The Old Globe Theatre, London, 1642
            Though the title page of the first quarto states that it had been put on many times before 1609 at the Old Globe theater, the first confirmed production of Pericles was in May 1619, in the “King’s great chamber” in Whitehall. The Kings Men performed Pericles numerous times thereafter at the Old Globe between 1625 to1631. While it does not appear in the First Folio in 1623, it was published in quarto form in 1609, 1611, 1619, 1630, and 1635, before being added to the Third Folio in 1663.
Sadler Wells Theatre, Clerkenwell, c. 1808
            There is little evidence of a performance again until John Rhodes’ staging of it in 1660, at the start of the Restoration. Thomas Betterton played the title role at the Cockpit Theater, as the first production of any of Shakespeare’s works in the new era. However, the play is difficult to perform, and with the changing values of the Restoration period, the play’s structure did not fit the new neoclassical formats.  Critics of the time generally disliked the play, and scholar Edward Dowden cited it as being “as a whole singularly undramatic” and that it “entirely lacks unity of action”. Thus, it seems to have vanished from performance afterwards until 1854, with Samuel Phelps' staging of the play at the Sadler Wells Theatre in Clerkenwell, though not without heavy edits to fit the Victorian ideals.
            The play seems to disappear from view once more until the 1929 production by Walter Nugent Monck at the Maddermarket Theatre in Norwich, though again, cuts were made, most notably in the first act regarding the incest between King Antiochus and his daughter.

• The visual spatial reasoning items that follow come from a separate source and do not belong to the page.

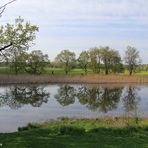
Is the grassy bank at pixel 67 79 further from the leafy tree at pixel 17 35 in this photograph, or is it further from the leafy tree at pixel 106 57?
the leafy tree at pixel 17 35

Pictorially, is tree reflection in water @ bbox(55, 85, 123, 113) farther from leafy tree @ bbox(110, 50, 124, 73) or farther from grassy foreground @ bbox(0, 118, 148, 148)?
leafy tree @ bbox(110, 50, 124, 73)

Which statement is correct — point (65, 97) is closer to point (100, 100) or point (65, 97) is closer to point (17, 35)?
point (100, 100)

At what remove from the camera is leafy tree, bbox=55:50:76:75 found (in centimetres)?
11162

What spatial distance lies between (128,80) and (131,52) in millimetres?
29758

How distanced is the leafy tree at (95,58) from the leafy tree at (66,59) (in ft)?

It seems that as the play moved through time, time moved with the play, making adjustment where necessary, and editing scenes to fit the values and the ideals of the age in which it was performed.

            In contrast to its previous scalding reviews, the production of Pericles at the Theatre for a New Audience was recently praised by the New Yorker as being “Sweeping, majestic…magical, theatrical…with music, dance, and pageantry all contributing to the glow.” Despite its rocky history, its content, and the difficulty of its staging, Pericles, Prince of Tyre went on to rise in popularity and success, eventually becoming one of Shakespeare’s better known plays.